For each band (assuming 8-bit data values), we get 8 basic PC-trees, one for each bit position. For band B1, we will label the basic PC-trees, P11, P12, …, P18. Pij is a lossless representation of the jth bits of the values from the ith band. In addition, Pij provides the 1-bit count for every quadrant of every dimension. Finally, we note that these PC-trees can be generated quite quickly and can be viewed as a “data mining ready”, lossless format for storing spatial data.
The 8 basic PC-Trees defined above can be combined using simple logical operations (AND, NOT, OR, COMPLEMENT) to produce PC-Trees for the original values in a band (at any level of precision, 1-bit precision, 2-bit precision, etc.). We let Pb,v denote the Peano Count Tree for band, b, and value, v, where v can be expressed in 1-bit, 2-bit,.., or 8-bit precision. Pb,v is called a value PC-tree. Using the full 8-bit precision (all 8 –bits) for values, value PC-tree Pb,11010011 can be constructed from the basic PC-trees by ANDing basic PC-trees (for each 1-bit) and their complements (for each 0 bit):
PCb,11010011 = PCb1 AND PCb2 AND PCb3’ AND PCb4 AND PCb5’ AND PCb6’ AND PCb7 AND PCb8
where ‘ indicates the bit-complement (which is simply the PC-tree with each count replaced by its count complement in each quadrant).

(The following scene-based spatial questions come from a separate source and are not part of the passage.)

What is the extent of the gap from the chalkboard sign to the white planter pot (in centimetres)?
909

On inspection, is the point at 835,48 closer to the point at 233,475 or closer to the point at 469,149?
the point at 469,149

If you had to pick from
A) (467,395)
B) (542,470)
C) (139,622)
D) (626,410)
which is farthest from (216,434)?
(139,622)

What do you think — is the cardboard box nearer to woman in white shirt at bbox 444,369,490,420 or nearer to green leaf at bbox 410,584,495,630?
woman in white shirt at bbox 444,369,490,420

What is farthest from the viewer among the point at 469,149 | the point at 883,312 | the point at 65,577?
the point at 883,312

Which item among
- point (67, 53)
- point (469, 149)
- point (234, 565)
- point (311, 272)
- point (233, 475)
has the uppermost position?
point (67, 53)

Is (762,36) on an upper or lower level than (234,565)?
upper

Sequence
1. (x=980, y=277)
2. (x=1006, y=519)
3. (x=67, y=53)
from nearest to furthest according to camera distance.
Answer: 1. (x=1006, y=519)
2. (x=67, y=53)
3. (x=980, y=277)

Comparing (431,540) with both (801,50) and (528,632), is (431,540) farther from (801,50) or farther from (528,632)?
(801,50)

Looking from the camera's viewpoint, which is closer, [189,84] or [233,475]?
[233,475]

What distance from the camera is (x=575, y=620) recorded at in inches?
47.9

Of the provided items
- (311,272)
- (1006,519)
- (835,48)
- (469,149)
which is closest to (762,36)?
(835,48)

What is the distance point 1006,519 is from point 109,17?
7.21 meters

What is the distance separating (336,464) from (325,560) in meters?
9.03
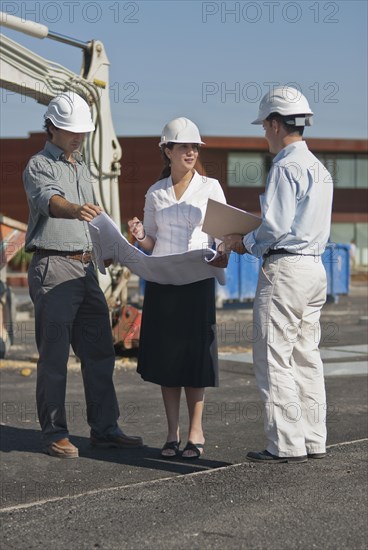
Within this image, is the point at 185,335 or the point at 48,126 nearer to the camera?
the point at 185,335

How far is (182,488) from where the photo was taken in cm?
512

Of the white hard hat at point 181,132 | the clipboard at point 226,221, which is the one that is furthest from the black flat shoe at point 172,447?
the white hard hat at point 181,132

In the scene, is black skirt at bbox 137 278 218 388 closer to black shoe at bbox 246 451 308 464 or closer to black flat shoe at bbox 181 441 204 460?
black flat shoe at bbox 181 441 204 460

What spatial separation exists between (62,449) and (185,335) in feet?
3.56

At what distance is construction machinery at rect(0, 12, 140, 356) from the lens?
37.6ft

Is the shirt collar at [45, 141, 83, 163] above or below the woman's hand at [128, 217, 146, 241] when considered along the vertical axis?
above

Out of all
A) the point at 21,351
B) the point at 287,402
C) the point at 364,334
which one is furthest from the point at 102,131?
the point at 287,402

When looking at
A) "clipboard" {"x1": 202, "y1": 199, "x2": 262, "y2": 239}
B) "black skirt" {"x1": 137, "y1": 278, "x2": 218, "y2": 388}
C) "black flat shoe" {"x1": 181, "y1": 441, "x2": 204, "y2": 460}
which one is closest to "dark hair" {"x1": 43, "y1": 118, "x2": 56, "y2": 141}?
"black skirt" {"x1": 137, "y1": 278, "x2": 218, "y2": 388}

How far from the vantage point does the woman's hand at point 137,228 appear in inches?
249

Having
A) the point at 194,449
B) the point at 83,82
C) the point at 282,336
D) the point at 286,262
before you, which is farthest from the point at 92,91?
the point at 282,336

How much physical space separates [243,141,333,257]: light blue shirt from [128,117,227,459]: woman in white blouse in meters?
0.73

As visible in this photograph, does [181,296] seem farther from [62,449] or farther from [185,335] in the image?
[62,449]

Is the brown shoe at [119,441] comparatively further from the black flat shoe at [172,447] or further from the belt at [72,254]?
the belt at [72,254]

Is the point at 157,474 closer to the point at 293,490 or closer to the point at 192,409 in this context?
the point at 192,409
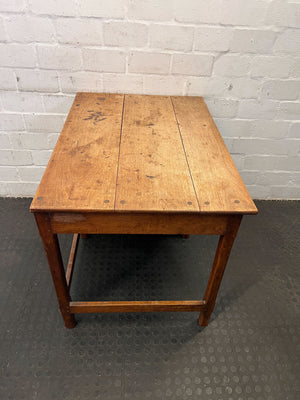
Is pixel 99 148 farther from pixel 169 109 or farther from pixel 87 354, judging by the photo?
pixel 87 354

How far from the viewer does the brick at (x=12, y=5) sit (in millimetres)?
1298

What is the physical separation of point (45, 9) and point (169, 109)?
0.73 meters

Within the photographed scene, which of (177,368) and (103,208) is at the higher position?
(103,208)

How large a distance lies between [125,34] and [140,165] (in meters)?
0.78

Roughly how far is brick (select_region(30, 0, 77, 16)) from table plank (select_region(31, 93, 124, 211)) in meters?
0.41

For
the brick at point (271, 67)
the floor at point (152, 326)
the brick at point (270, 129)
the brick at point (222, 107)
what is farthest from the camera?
the brick at point (270, 129)

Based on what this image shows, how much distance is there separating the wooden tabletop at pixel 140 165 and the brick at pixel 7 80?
40 cm

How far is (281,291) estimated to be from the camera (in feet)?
4.83

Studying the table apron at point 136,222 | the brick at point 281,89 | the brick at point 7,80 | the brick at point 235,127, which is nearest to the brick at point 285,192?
the brick at point 235,127

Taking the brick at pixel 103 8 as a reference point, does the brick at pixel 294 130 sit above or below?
below

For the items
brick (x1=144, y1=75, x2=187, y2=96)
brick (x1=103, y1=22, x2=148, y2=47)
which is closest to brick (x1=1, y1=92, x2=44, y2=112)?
brick (x1=103, y1=22, x2=148, y2=47)

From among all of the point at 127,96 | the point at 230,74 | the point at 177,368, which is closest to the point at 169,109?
the point at 127,96

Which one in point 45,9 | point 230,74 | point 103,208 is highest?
point 45,9

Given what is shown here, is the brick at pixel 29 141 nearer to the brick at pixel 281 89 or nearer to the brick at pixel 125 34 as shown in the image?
the brick at pixel 125 34
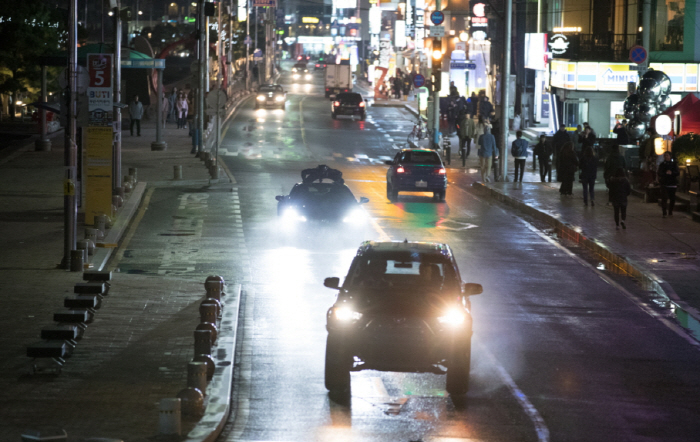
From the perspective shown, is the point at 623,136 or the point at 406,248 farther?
the point at 623,136

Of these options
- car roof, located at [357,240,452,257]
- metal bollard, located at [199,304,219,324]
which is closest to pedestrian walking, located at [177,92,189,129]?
metal bollard, located at [199,304,219,324]

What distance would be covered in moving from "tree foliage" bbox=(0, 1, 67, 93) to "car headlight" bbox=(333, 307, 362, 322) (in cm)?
3759

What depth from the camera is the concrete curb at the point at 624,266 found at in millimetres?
14617

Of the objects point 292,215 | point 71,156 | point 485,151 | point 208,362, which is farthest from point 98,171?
point 485,151

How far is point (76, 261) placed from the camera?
16547 millimetres

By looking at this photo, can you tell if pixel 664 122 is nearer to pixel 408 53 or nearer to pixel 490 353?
pixel 490 353

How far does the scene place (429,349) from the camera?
9641mm

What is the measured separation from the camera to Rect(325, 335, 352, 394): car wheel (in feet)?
31.9

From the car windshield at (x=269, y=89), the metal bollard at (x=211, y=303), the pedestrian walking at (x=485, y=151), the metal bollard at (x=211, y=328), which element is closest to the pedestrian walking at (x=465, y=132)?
the pedestrian walking at (x=485, y=151)

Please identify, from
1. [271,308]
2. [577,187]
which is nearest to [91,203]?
[271,308]

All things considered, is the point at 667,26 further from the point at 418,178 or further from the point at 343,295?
the point at 343,295

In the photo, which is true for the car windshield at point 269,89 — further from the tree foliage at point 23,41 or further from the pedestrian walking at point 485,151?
the pedestrian walking at point 485,151

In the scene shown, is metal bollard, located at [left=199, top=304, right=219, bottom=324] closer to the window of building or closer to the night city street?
the night city street

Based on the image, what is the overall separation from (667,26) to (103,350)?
3918 cm
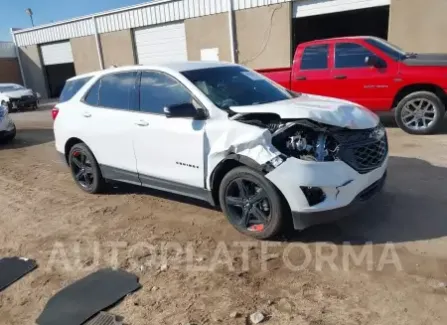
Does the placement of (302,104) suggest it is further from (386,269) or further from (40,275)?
(40,275)

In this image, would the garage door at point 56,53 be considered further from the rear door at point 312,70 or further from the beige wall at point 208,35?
the rear door at point 312,70

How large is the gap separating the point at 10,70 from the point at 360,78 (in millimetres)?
27068

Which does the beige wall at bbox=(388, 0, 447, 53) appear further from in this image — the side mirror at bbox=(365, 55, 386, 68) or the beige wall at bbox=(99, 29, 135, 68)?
the beige wall at bbox=(99, 29, 135, 68)

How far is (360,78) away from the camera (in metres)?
8.02

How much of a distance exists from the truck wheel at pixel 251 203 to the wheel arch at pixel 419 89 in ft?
17.6

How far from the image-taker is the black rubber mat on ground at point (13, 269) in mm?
3516

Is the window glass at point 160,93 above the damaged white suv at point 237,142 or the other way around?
above

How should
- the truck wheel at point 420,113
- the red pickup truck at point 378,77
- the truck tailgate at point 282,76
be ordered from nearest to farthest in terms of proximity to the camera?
the truck wheel at point 420,113, the red pickup truck at point 378,77, the truck tailgate at point 282,76

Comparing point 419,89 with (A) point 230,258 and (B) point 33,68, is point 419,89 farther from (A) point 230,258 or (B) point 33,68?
(B) point 33,68

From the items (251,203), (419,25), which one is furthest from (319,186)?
(419,25)

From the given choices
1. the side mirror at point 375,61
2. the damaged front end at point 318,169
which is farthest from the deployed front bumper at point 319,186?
the side mirror at point 375,61

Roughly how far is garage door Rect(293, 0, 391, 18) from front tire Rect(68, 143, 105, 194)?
11.7 m

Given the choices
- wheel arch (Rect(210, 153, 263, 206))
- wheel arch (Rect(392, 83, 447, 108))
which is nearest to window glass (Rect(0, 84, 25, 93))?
wheel arch (Rect(392, 83, 447, 108))

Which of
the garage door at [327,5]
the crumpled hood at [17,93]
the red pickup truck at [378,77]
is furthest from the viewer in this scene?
the crumpled hood at [17,93]
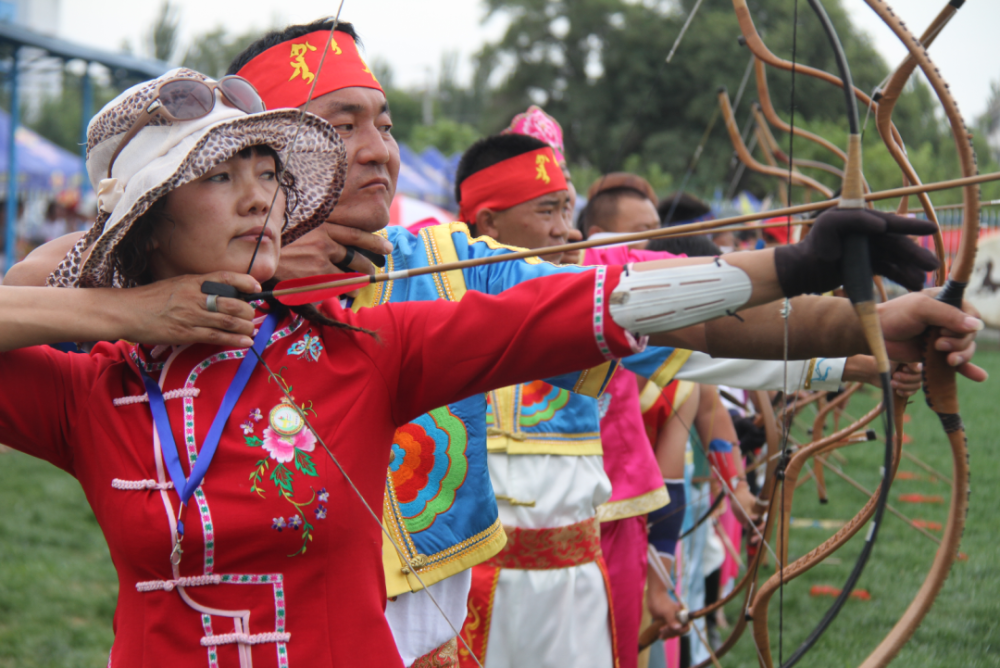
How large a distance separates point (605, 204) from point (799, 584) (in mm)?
2587

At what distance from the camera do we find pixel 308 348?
1355 mm

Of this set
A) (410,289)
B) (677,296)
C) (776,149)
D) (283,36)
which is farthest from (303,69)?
(776,149)

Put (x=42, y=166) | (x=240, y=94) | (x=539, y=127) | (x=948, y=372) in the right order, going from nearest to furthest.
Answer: (x=948, y=372)
(x=240, y=94)
(x=539, y=127)
(x=42, y=166)

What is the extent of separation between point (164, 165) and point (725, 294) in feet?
2.57

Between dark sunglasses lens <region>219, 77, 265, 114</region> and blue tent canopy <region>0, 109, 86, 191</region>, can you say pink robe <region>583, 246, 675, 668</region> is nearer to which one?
dark sunglasses lens <region>219, 77, 265, 114</region>

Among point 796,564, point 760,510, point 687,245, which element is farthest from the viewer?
point 760,510

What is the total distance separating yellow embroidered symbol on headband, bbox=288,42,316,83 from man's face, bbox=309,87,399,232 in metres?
0.11

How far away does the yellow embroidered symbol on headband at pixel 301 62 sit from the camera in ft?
6.25

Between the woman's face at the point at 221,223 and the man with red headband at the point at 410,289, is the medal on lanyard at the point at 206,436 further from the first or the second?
the man with red headband at the point at 410,289

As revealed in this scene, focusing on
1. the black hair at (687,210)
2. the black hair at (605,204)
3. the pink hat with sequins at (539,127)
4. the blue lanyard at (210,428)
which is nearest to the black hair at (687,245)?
the black hair at (605,204)

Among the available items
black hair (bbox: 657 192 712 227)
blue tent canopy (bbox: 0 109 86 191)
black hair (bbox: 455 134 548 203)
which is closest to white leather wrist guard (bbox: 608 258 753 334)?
black hair (bbox: 455 134 548 203)

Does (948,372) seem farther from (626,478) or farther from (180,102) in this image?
(626,478)

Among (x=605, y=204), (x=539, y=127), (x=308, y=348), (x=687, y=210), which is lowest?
(x=308, y=348)

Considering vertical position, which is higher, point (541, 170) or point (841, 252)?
point (541, 170)
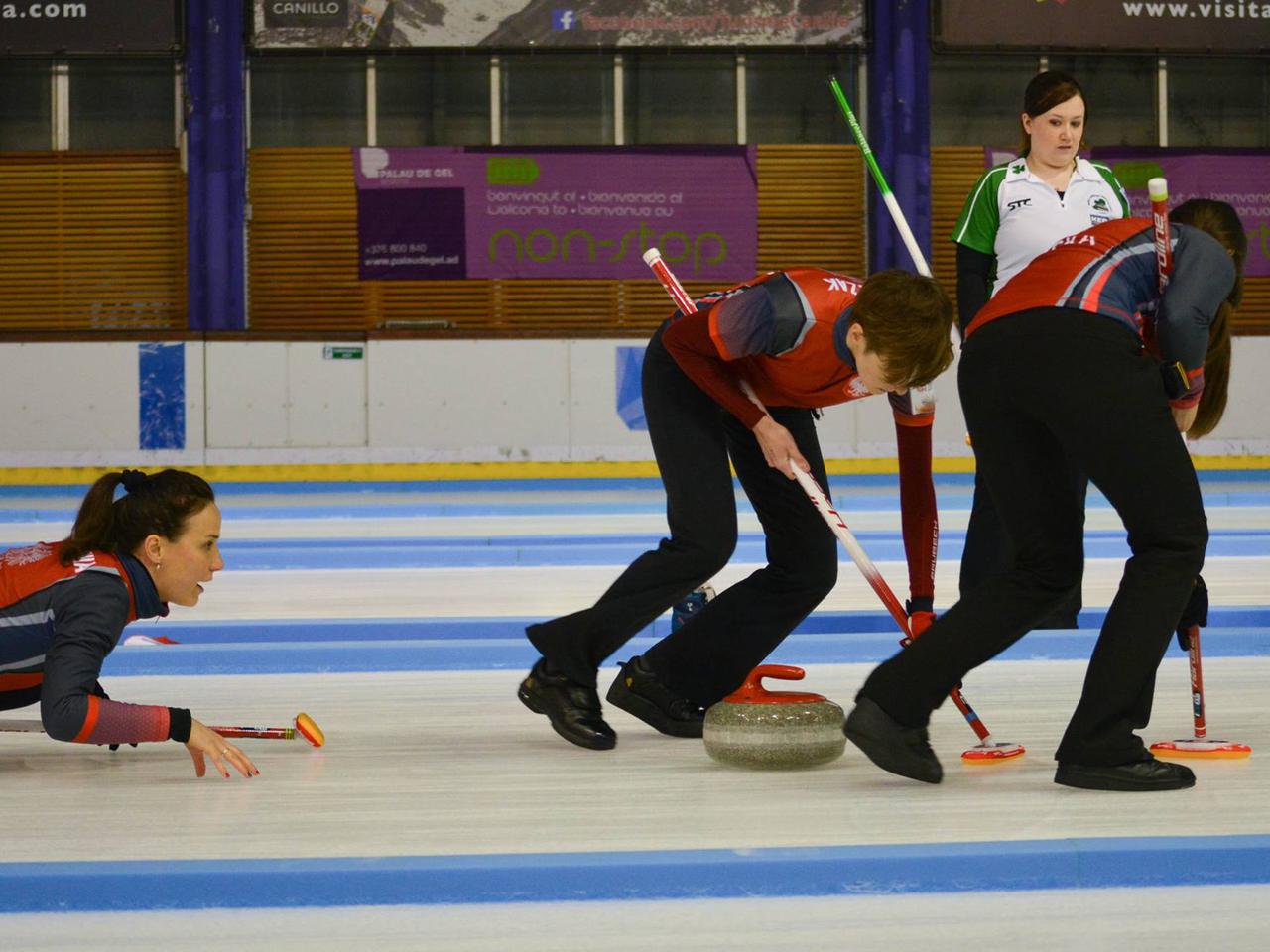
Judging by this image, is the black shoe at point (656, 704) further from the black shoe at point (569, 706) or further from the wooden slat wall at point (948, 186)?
the wooden slat wall at point (948, 186)

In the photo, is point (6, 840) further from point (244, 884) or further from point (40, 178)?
point (40, 178)

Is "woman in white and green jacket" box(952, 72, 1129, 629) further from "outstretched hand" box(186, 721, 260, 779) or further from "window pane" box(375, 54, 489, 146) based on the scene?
"window pane" box(375, 54, 489, 146)

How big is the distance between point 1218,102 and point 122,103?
850 centimetres

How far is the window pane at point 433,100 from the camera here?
13117mm

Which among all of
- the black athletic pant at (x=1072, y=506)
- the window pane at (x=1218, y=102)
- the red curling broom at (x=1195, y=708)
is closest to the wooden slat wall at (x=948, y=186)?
the window pane at (x=1218, y=102)

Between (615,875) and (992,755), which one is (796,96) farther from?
(615,875)

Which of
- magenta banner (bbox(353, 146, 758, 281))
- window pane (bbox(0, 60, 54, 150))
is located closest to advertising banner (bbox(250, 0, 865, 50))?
magenta banner (bbox(353, 146, 758, 281))

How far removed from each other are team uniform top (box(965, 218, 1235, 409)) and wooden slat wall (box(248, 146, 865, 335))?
10.4 meters

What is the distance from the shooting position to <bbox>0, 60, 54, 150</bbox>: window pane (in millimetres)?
13102

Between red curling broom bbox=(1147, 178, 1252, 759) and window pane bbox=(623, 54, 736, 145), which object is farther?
window pane bbox=(623, 54, 736, 145)

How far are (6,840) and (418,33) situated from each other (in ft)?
36.3

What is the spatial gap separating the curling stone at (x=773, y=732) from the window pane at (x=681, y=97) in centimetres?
1064

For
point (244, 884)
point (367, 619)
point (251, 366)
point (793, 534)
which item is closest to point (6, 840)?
point (244, 884)

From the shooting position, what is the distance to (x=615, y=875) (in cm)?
224
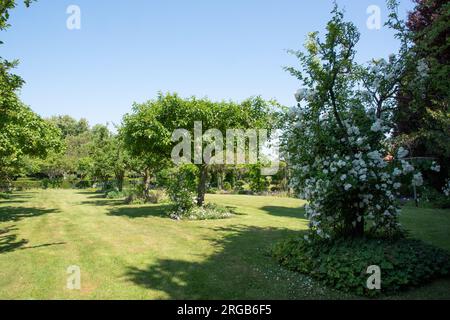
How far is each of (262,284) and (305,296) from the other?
104cm

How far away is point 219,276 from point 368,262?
338 cm

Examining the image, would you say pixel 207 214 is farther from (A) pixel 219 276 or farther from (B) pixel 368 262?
(B) pixel 368 262

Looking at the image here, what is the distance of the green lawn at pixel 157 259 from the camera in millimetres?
6934

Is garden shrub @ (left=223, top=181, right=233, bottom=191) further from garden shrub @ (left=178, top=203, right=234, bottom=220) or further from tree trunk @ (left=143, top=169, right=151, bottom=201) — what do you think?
garden shrub @ (left=178, top=203, right=234, bottom=220)

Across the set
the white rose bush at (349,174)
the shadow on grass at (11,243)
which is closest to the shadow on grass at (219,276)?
the white rose bush at (349,174)

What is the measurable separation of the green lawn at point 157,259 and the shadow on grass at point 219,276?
2 centimetres

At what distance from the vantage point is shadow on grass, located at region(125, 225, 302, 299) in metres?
6.88

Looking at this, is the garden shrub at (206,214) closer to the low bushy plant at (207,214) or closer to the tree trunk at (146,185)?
the low bushy plant at (207,214)

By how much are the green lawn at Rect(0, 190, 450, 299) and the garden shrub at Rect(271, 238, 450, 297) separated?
0.30m

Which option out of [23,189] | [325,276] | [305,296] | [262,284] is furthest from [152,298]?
[23,189]

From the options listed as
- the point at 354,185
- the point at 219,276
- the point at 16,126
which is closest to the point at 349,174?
the point at 354,185

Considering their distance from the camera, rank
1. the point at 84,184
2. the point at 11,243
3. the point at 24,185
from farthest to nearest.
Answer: the point at 84,184 < the point at 24,185 < the point at 11,243

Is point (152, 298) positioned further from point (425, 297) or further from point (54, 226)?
point (54, 226)

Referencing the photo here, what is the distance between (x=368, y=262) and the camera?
715cm
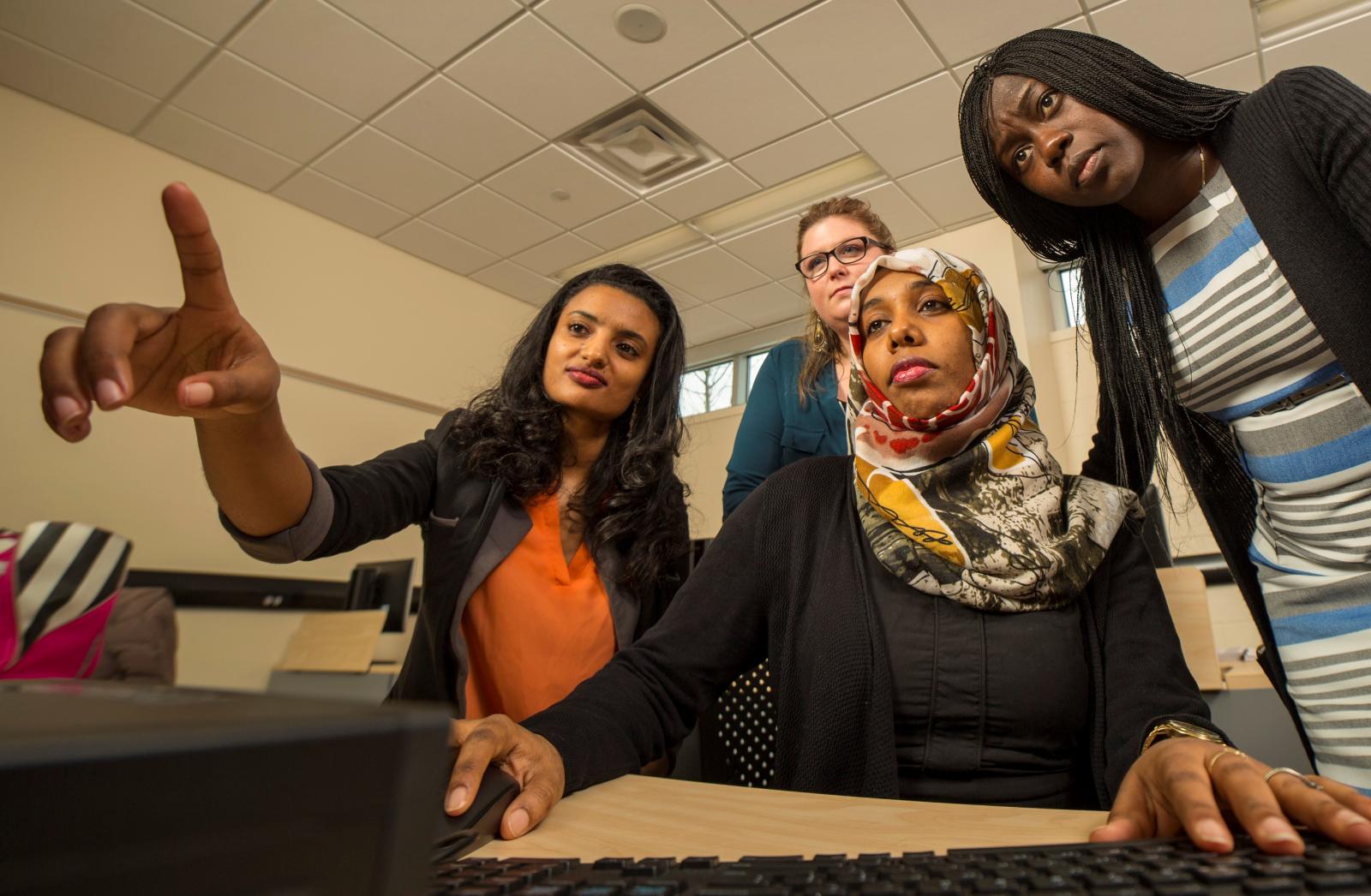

From value PC-trees, we can construct tuple PC-trees. Tuple PC-tree for tuple (v1,v2,…,vn), denoted PC (v1, v2, …,vn), is:
PC(v1,v2,…,vn) = PC1,v1 AND PC2,v2 AND … AND PCn,vn
where n is the total number of bands.
Fig. 3. Basic PC-trees, Value PC-trees (for 3-bit values) and Tuple PC-trees
The AND operation is simply the pixel-wise AND of the bits. Before going further, we note that the process of converting the BSQ data for a TM satellite image (approximately 60 million pixels) to its basic PC-trees can be done in just a few seconds using a high performance PC computer. This is a one-time process. We also note that we are storing the basic PC-trees in a “breadth-first” data structure which specifies the pure-1 quadrants only. Using this data structure, each AND can be completed in a few milliseconds and the result counts can be accumulated easily once the AND and COMPLEMENT program has completed.
3.2 Variations of PC-tree
In order to optimize the AND operation, we use a variation of the PC-tree, called PM-tree (Pure Mask tree). In the PM-tree, we use a 3-value logic to represent pure-1, pure-0 and mixed quadrant. To simplify the exposition, we use 1 for pure 1, 0 for pure 0, and m for mixed quadrants. Thus, the PM-tree for the previous example is also given in Fig. 2.
The PM-tree specifies the location of the pure-1 quadrants of the operands, so that the pure-1 quadrants of the AND result can be easily identified by the coincidence of pure-1 quadrants in both operands and pure-0 quadrants of the AND result occur wherever a pure-0 quadrant occurs on at least one of the operands.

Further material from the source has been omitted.